»By playing this game, you agree to terminate it first before requesting a refund. Unless you’re a coward.”
With these words, an independent developer is challenging players on Steam to play with his first act of “Give Me Back If You Can” in a couple of hours. Of course, this time period is not chosen arbitrarily – it corresponds to 2 hours in the Steam redemption agreement. In this article, we explain what the experience is all about and why the game indicates a long-standing problem.
What is it all about?
Refund Me If You Can is a small standalone project that you can buy on Steam for only €3.99. Your goal: to escape from a scary maze. Sound easy? However, on your way to freedom, you have to fight your way through over 100 different tracks and paths – but only one actually leads to the exit.
And of course you’re not alone: while you stumble through dark corridors and allow yourself to spray sonic jump scares, the beast is still breathing down your neck. “Don’t get caught by a monster,” the developer wrote on Steam. “One last tip: never stay in the same position for more than 45 seconds.”
Your stay in the maze is tracked throughout the game and you can see how much time you’ve actually wasted in the top right corner.

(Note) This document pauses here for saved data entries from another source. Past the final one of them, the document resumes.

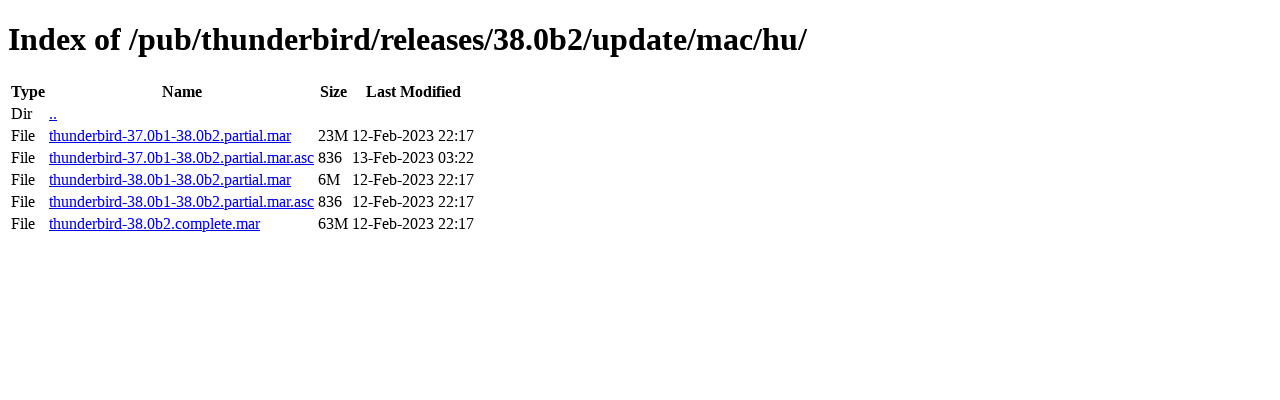

--- FILE ---
content_type: text/html; charset=utf-8
request_url: https://download-origin.cdn.mozilla.net/pub/thunderbird/releases/38.0b2/update/mac/hu/
body_size: 132
content:
<!DOCTYPE html>
<html>
        <head>
                <meta charset="UTF-8">
                <title>Directory Listing: /pub/thunderbird/releases/38.0b2/update/mac/hu/</title>
        </head>
        <body>
                <h1>Index of /pub/thunderbird/releases/38.0b2/update/mac/hu/</h1>
                <table>
                        <tr>
                                <th>Type</th>
                                <th>Name</th>
                                <th>Size</th>
                                <th>Last Modified</th>
                        </tr>
                        
                        <tr>
                                <td>Dir</td>
                                <td><a href="/pub/thunderbird/releases/38.0b2/update/mac/">..</a></td>
                                <td></td>
                                <td></td>
                        </tr>
                        
                        
                        
                        
                        <tr>
                                <td>File</td>
                                <td><a href="/pub/thunderbird/releases/38.0b2/update/mac/hu/thunderbird-37.0b1-38.0b2.partial.mar">thunderbird-37.0b1-38.0b2.partial.mar</a></td>
                                <td>23M</td>
                                <td>12-Feb-2023 22:17</td>
                        </tr>
                        
                        
                        
                        <tr>
                                <td>File</td>
                                <td><a href="/pub/thunderbird/releases/38.0b2/update/mac/hu/thunderbird-37.0b1-38.0b2.partial.mar.asc">thunderbird-37.0b1-38.0b2.partial.mar.asc</a></td>
                                <td>836</td>
                                <td>13-Feb-2023 03:22</td>
                        </tr>
                        
                        
                        
                        <tr>
                                <td>File</td>
                                <td><a href="/pub/thunderbird/releases/38.0b2/update/mac/hu/thunderbird-38.0b1-38.0b2.partial.mar">thunderbird-38.0b1-38.0b2.partial.mar</a></td>
                                <td>6M</td>
                                <td>12-Feb-2023 22:17</td>
                        </tr>
                        
                        
                        
                        <tr>
                                <td>File</td>
                                <td><a href="/pub/thunderbird/releases/38.0b2/update/mac/hu/thunderbird-38.0b1-38.0b2.partial.mar.asc">thunderbird-38.0b1-38.0b2.partial.mar.asc</a></td>
                                <td>836</td>
                                <td>12-Feb-2023 22:17</td>
                        </tr>
                        
                        
                        
                        <tr>
                                <td>File</td>
                                <td><a href="/pub/thunderbird/releases/38.0b2/update/mac/hu/thunderbird-38.0b2.complete.mar">thunderbird-38.0b2.complete.mar</a></td>
                                <td>63M</td>
                                <td>12-Feb-2023 22:17</td>
                        </tr>
                        
                        
                </table>
        </body>
</html>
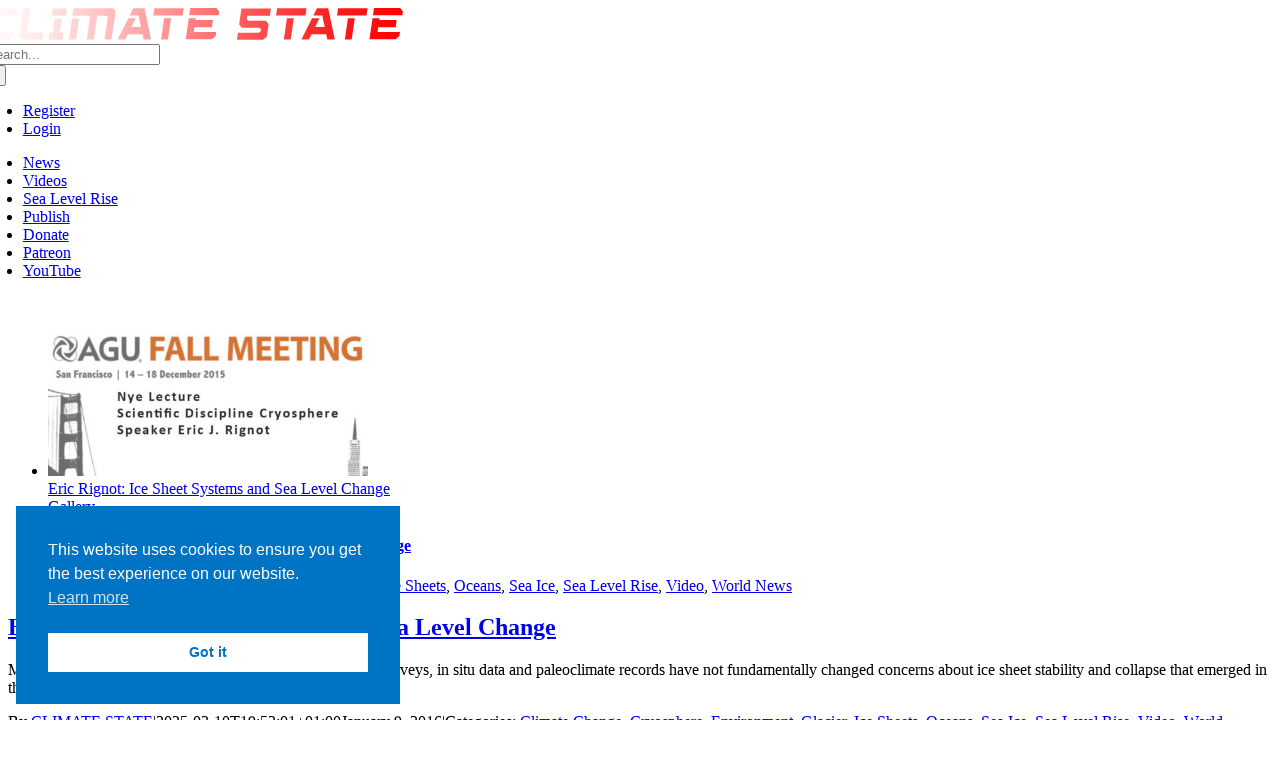

--- FILE ---
content_type: text/css; charset=utf-8
request_url: https://climatestate.com/wp-content/cache/min/1/wp-content/plugins/html5-audio-player/assets/css/style.css?ver=1764069863
body_size: 123
content:
.h5ap_search_template{width:800px;max-width:100%;margin:0 auto}.h5ap_search_template h1{margin:30px auto}.h5ap_search_template .plyr{height:auto;margin-bottom:50px}#h5ap_search_form{position:relative;max-width:100%;margin:0;padding:0}#h5ap_search_form input{width:100%;padding:5px 15px;border:1px solid #ddd;border-radius:5px}#h5ap_search_form button{position:absolute;right:0;top:50%;border:0;transform:translate(0%,-50%);padding:0;height:100%;width:50px;background:transparent;line-height:0}#h5ap_search_form button svg{fill:#333;height:25px;width:25px}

If you cannot complete the game within 2 hours, your chance of achieving the achievement “You survived the nightmare” will also expire – you will lose the developer challenge. The achievement is currently unlocked by only 24 percent of all players.
Funny challenge or scathing criticism?
Such challenges have of course found food for YouTubers and streamers. Since its launch on July 22nd, the how-to videos of the game on YT have garnered thousands of views. But why get a refund if you can get the players’ attention?
After all, it is a small game that cannot be persuaded with its overly complex mechanics, graphics or soundscapes, and is even insulted in the comments as a “waste of time”.
Link to YouTube content
Challenge or not, however, the game draws attention to an issue that game developers and indie gamers have dealt with for years: Steam’s refund policy. The Valve Agreement states:
The Steam refund policy applies to all games and software applications in the Steam Store for purchases made within two weeks of purchase and less than two hours of play.
However, in the past, problems associated with this exact time window have already been revealed. For independent developers whose games have a maximum playing time of two hours, this often means that Steam users can play through their entire projects and then immediately redeem them.
Such a system violation surfaced less than a week after refunds were submitted. Indie developer Qwiboo released statistics at the time to show that since the start of the redemption program, 72 percent of all purchases of their game Beyond Gravity have been refunded.
But not only from the standpoint of independent developers, there are always obstacles in the system. The release of Microsoft Flight Simulator in 2020 has generated critical voices from the community. At the time of release, the simulator was simply inoperable for many due to technical issues.
Problem: Download started via Xbox player and this was already counting playtime on Steam. Thus, the right to a refund has expired before players can play in it. Shortly thereafter, Valve gave everything clear and promised a refund even if it took more than two hours to download.
By the way, we actually spoke to the lawyers for a report and asked them what options are available to you if Steam refuses to return:
What can you do if Steam refuses to refund – this is what lawyers say
We’re interested in your opinion: How do you feel about Steam’s refund policy? Have you ever had problems with this? And did you try a refund if you could on your own – if so, did you do it in less than two hours? Write it to us in the comments!